Spatial questions tied to pictures:
————————
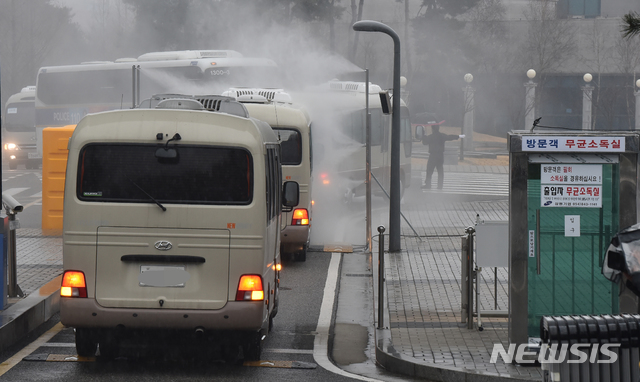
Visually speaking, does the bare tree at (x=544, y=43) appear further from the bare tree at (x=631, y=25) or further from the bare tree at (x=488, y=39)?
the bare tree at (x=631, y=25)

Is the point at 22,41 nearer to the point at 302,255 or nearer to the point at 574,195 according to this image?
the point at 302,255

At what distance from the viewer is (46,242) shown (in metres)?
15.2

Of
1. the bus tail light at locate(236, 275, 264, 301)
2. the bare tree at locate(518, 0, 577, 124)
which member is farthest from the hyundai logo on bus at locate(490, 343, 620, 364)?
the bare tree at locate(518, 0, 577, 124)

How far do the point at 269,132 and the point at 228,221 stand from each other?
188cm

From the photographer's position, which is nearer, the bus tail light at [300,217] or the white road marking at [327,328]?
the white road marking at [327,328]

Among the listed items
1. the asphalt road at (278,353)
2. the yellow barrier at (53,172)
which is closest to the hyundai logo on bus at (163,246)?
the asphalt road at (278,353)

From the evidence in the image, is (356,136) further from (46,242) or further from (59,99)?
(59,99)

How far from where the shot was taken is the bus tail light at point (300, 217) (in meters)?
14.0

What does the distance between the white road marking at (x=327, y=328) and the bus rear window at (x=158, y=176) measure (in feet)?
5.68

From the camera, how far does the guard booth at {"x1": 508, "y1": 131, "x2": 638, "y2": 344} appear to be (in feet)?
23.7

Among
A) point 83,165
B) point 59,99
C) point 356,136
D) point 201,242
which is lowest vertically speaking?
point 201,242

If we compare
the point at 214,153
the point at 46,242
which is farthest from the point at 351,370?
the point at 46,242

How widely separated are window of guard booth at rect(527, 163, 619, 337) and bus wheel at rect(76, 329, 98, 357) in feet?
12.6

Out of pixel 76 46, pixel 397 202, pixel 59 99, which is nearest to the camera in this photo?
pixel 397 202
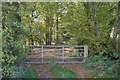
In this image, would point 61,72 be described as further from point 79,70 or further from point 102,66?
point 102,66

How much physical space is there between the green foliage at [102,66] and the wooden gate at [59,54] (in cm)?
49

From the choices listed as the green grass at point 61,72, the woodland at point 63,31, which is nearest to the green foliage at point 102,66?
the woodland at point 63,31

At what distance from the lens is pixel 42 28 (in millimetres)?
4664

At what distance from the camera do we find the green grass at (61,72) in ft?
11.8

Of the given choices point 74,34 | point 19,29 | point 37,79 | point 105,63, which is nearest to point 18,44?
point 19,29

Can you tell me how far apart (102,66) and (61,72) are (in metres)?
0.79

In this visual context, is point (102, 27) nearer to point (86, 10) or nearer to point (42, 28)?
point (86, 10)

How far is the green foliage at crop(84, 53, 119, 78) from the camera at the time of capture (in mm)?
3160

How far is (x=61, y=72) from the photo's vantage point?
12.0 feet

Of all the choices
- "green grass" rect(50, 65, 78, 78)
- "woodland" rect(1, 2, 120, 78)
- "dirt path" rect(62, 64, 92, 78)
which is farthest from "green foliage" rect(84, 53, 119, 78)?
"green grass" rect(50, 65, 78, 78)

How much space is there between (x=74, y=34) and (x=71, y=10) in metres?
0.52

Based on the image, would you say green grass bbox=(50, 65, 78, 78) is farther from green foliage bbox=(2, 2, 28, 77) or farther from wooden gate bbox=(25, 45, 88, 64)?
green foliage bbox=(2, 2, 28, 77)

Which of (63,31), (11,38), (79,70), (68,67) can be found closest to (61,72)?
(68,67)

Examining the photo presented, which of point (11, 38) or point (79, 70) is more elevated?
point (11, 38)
————————
PROBLEM STATEMENT: Write out all the entries above again, swapping every "bus tail light" for "bus rear lamp" and changing nothing else. Leave the pictures out.

RESULT OF THE TASK:
Visually speaking, does the bare tree at (x=544, y=43) appear further from the bare tree at (x=631, y=25) or further from the bare tree at (x=488, y=39)?
the bare tree at (x=631, y=25)

Is the point at 22,41 nearer to the point at 302,255 or nearer to the point at 574,195 according to this image?
the point at 302,255

At what distance from the viewer is (46,242) shown (in metres)?
15.2

Of
1. the bus rear lamp at locate(236, 275, 264, 301)
2. the bare tree at locate(518, 0, 577, 124)
which member is farthest from the hyundai logo on bus at locate(490, 343, 620, 364)?
the bare tree at locate(518, 0, 577, 124)

How far do the point at 269,132 and the point at 228,221 stand from each other?
188cm

From the photographer's position, which is nearer, the bus rear lamp at [300,217] or the white road marking at [327,328]?
the white road marking at [327,328]

Among the listed items
1. the asphalt road at (278,353)
2. the yellow barrier at (53,172)
which is closest to the hyundai logo on bus at (163,246)?
the asphalt road at (278,353)

From the evidence in the image, is (356,136) further from (46,242) or further from (59,99)?
(59,99)

How far from where the shot was taken is the bus rear lamp at point (300, 217) (in meters)?
14.0

What does the distance between the white road marking at (x=327, y=328) and the bus rear window at (x=158, y=176) measure (in feet)?
5.68

From the camera, how far does the guard booth at {"x1": 508, "y1": 131, "x2": 638, "y2": 344} appear to be (in feet)?
23.7

Among
A) point 83,165
B) point 59,99
C) point 356,136
D) point 201,242
which is lowest vertically speaking?
point 201,242

If we compare
the point at 214,153
the point at 46,242
which is farthest from the point at 351,370?
the point at 46,242

How widely separated are window of guard booth at rect(527, 163, 619, 337) and bus wheel at rect(76, 329, 98, 357) in feet?
12.6

Out of pixel 76 46, pixel 397 202, pixel 59 99, which is nearest to the camera in this photo?
pixel 397 202
In this image, would point 61,72 be described as further from point 79,70 or further from point 102,66?
point 102,66

How much physical space is there between the green foliage at [102,66] and the wooden gate at [59,54] (in cm)?
49

From the choices listed as the green grass at point 61,72, the woodland at point 63,31, which is nearest to the green foliage at point 102,66?
the woodland at point 63,31

At what distance from the lens is pixel 42 28 (in millimetres)?
4664

At what distance from the camera do we find the green grass at (61,72) in ft?
11.8

Of the given choices point 74,34 | point 19,29 | point 37,79 | point 105,63, which is nearest to point 18,44?
point 19,29

Can you tell me how far apart (102,66) and (61,72) are (in metres)?
0.79

In this visual context, is point (102, 27) nearer to point (86, 10) or nearer to point (42, 28)?
point (86, 10)

How far is the green foliage at crop(84, 53, 119, 78) from the camera at the time of capture (in mm)?
3160

How far is (x=61, y=72) from the photo's vantage point?
12.0 feet

Of all the choices
- "green grass" rect(50, 65, 78, 78)
- "woodland" rect(1, 2, 120, 78)
- "dirt path" rect(62, 64, 92, 78)
which is farthest from "green foliage" rect(84, 53, 119, 78)?
"green grass" rect(50, 65, 78, 78)

How much space is there between (x=74, y=34) and (x=71, y=10) in metres?
0.52

Based on the image, would you say green grass bbox=(50, 65, 78, 78) is farther from green foliage bbox=(2, 2, 28, 77) or farther from wooden gate bbox=(25, 45, 88, 64)?
green foliage bbox=(2, 2, 28, 77)

Which of (63,31), (11,38), (79,70), (68,67) can be found closest to (61,72)?
(68,67)

Examining the photo presented, which of point (11, 38) or point (79, 70) is more elevated?
point (11, 38)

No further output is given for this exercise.